» Stated problem: Rewrite every line of the material below, changing "Segment" to "Delineate" and keeping everything else identical, and leave the pictures out of your answer.

» Material for this task:
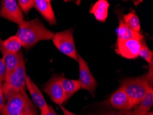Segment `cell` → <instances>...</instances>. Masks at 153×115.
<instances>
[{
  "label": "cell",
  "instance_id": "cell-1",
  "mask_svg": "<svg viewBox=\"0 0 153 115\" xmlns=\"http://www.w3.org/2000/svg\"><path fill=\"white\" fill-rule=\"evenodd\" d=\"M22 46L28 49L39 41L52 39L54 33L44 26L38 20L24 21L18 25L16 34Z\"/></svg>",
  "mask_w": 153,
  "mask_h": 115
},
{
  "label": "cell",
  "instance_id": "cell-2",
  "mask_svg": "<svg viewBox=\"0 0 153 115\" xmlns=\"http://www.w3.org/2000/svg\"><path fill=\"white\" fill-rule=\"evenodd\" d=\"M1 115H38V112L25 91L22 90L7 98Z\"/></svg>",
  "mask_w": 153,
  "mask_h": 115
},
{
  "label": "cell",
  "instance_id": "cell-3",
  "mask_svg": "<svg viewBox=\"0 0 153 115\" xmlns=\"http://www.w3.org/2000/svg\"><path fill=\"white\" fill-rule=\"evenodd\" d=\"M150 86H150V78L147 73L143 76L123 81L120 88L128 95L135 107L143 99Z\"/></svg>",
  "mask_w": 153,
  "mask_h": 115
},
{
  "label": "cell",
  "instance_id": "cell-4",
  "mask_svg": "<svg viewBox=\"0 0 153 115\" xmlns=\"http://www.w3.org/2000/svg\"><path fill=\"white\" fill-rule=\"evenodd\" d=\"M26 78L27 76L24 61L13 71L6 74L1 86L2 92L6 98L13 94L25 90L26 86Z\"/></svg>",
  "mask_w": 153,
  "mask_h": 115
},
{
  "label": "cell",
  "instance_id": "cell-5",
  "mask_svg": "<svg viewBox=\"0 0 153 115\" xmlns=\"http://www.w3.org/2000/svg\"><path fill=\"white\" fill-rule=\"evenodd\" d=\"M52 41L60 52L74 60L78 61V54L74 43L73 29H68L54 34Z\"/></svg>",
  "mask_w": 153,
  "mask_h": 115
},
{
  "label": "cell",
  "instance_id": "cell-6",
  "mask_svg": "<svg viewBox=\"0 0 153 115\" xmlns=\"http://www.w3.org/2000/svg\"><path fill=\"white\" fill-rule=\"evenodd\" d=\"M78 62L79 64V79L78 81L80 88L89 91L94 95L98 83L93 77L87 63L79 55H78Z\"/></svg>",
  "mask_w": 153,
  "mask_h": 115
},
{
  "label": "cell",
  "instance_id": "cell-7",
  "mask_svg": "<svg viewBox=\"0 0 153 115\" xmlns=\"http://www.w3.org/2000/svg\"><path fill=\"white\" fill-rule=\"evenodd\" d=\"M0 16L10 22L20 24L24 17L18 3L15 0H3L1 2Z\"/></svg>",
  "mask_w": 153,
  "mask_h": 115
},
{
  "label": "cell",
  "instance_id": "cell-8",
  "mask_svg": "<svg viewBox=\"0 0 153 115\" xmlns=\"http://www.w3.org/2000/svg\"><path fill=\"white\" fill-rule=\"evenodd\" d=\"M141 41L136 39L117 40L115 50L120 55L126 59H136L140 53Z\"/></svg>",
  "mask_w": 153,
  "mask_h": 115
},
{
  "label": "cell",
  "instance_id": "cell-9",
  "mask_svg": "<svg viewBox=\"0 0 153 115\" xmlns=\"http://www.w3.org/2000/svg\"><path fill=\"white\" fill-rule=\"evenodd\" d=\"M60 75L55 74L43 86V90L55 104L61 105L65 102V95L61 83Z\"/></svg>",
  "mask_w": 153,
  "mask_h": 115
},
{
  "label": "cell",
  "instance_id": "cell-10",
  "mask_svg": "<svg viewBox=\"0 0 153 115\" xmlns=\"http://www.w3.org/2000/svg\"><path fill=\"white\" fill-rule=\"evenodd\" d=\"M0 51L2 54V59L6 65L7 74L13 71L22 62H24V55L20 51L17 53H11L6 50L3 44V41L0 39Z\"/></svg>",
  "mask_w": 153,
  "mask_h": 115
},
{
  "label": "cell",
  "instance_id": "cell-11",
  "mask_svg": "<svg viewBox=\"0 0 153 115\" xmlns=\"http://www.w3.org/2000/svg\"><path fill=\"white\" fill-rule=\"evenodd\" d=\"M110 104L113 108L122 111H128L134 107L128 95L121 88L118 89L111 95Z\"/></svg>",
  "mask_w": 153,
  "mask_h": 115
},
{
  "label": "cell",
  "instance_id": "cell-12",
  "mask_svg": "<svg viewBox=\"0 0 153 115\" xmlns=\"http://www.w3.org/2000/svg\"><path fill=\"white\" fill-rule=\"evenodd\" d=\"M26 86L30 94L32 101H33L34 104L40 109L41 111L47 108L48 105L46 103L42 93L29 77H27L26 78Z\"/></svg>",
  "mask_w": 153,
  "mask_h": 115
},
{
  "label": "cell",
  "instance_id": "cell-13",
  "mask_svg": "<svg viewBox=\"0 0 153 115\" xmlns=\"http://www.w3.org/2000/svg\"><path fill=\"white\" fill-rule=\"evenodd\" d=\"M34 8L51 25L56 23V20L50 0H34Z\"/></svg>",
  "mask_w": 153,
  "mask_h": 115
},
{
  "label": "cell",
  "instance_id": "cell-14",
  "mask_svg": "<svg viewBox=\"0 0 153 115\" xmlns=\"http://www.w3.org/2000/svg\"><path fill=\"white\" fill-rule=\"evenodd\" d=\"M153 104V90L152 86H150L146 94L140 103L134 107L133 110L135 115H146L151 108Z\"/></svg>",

» Task response:
Delineate `cell` → <instances>...</instances>. Masks at 153×115.
<instances>
[{
  "label": "cell",
  "instance_id": "cell-1",
  "mask_svg": "<svg viewBox=\"0 0 153 115\" xmlns=\"http://www.w3.org/2000/svg\"><path fill=\"white\" fill-rule=\"evenodd\" d=\"M22 46L28 49L39 41L52 39L54 33L44 26L38 20L24 21L18 25L16 34Z\"/></svg>",
  "mask_w": 153,
  "mask_h": 115
},
{
  "label": "cell",
  "instance_id": "cell-2",
  "mask_svg": "<svg viewBox=\"0 0 153 115\" xmlns=\"http://www.w3.org/2000/svg\"><path fill=\"white\" fill-rule=\"evenodd\" d=\"M1 115H38V112L25 91L22 90L7 98Z\"/></svg>",
  "mask_w": 153,
  "mask_h": 115
},
{
  "label": "cell",
  "instance_id": "cell-3",
  "mask_svg": "<svg viewBox=\"0 0 153 115\" xmlns=\"http://www.w3.org/2000/svg\"><path fill=\"white\" fill-rule=\"evenodd\" d=\"M150 86H150V78L147 73L143 76L123 81L120 88L128 95L135 107L143 99Z\"/></svg>",
  "mask_w": 153,
  "mask_h": 115
},
{
  "label": "cell",
  "instance_id": "cell-4",
  "mask_svg": "<svg viewBox=\"0 0 153 115\" xmlns=\"http://www.w3.org/2000/svg\"><path fill=\"white\" fill-rule=\"evenodd\" d=\"M26 78L27 76L24 61L13 71L6 74L1 86L2 92L6 98L13 94L25 90L26 86Z\"/></svg>",
  "mask_w": 153,
  "mask_h": 115
},
{
  "label": "cell",
  "instance_id": "cell-5",
  "mask_svg": "<svg viewBox=\"0 0 153 115\" xmlns=\"http://www.w3.org/2000/svg\"><path fill=\"white\" fill-rule=\"evenodd\" d=\"M52 41L60 52L74 60L78 61V54L74 43L73 29H68L54 34Z\"/></svg>",
  "mask_w": 153,
  "mask_h": 115
},
{
  "label": "cell",
  "instance_id": "cell-6",
  "mask_svg": "<svg viewBox=\"0 0 153 115\" xmlns=\"http://www.w3.org/2000/svg\"><path fill=\"white\" fill-rule=\"evenodd\" d=\"M78 62L79 64V79L78 81L80 88L89 91L94 95L98 83L93 77L87 63L79 55H78Z\"/></svg>",
  "mask_w": 153,
  "mask_h": 115
},
{
  "label": "cell",
  "instance_id": "cell-7",
  "mask_svg": "<svg viewBox=\"0 0 153 115\" xmlns=\"http://www.w3.org/2000/svg\"><path fill=\"white\" fill-rule=\"evenodd\" d=\"M0 16L10 22L20 24L24 17L18 3L15 0H3L1 2Z\"/></svg>",
  "mask_w": 153,
  "mask_h": 115
},
{
  "label": "cell",
  "instance_id": "cell-8",
  "mask_svg": "<svg viewBox=\"0 0 153 115\" xmlns=\"http://www.w3.org/2000/svg\"><path fill=\"white\" fill-rule=\"evenodd\" d=\"M141 41L136 39L117 40L115 50L120 55L126 59H136L140 53Z\"/></svg>",
  "mask_w": 153,
  "mask_h": 115
},
{
  "label": "cell",
  "instance_id": "cell-9",
  "mask_svg": "<svg viewBox=\"0 0 153 115\" xmlns=\"http://www.w3.org/2000/svg\"><path fill=\"white\" fill-rule=\"evenodd\" d=\"M60 75L55 74L43 86V90L55 104L61 105L65 102V95L61 83Z\"/></svg>",
  "mask_w": 153,
  "mask_h": 115
},
{
  "label": "cell",
  "instance_id": "cell-10",
  "mask_svg": "<svg viewBox=\"0 0 153 115\" xmlns=\"http://www.w3.org/2000/svg\"><path fill=\"white\" fill-rule=\"evenodd\" d=\"M0 51L2 54V59L6 65L7 74L13 71L22 62H24V55L20 51L17 53H11L6 50L3 44V41L0 39Z\"/></svg>",
  "mask_w": 153,
  "mask_h": 115
},
{
  "label": "cell",
  "instance_id": "cell-11",
  "mask_svg": "<svg viewBox=\"0 0 153 115\" xmlns=\"http://www.w3.org/2000/svg\"><path fill=\"white\" fill-rule=\"evenodd\" d=\"M110 104L113 108L122 111H128L134 107L128 95L121 88L118 89L111 95Z\"/></svg>",
  "mask_w": 153,
  "mask_h": 115
},
{
  "label": "cell",
  "instance_id": "cell-12",
  "mask_svg": "<svg viewBox=\"0 0 153 115\" xmlns=\"http://www.w3.org/2000/svg\"><path fill=\"white\" fill-rule=\"evenodd\" d=\"M26 86L30 94L32 101H33L34 104L40 109L41 111L47 108L48 105L46 103L42 93L29 77H27L26 78Z\"/></svg>",
  "mask_w": 153,
  "mask_h": 115
},
{
  "label": "cell",
  "instance_id": "cell-13",
  "mask_svg": "<svg viewBox=\"0 0 153 115\" xmlns=\"http://www.w3.org/2000/svg\"><path fill=\"white\" fill-rule=\"evenodd\" d=\"M34 8L51 25L56 23V20L50 0H34Z\"/></svg>",
  "mask_w": 153,
  "mask_h": 115
},
{
  "label": "cell",
  "instance_id": "cell-14",
  "mask_svg": "<svg viewBox=\"0 0 153 115\" xmlns=\"http://www.w3.org/2000/svg\"><path fill=\"white\" fill-rule=\"evenodd\" d=\"M153 104V90L152 86H150L146 94L140 103L134 107L133 110L135 115H146L151 108Z\"/></svg>",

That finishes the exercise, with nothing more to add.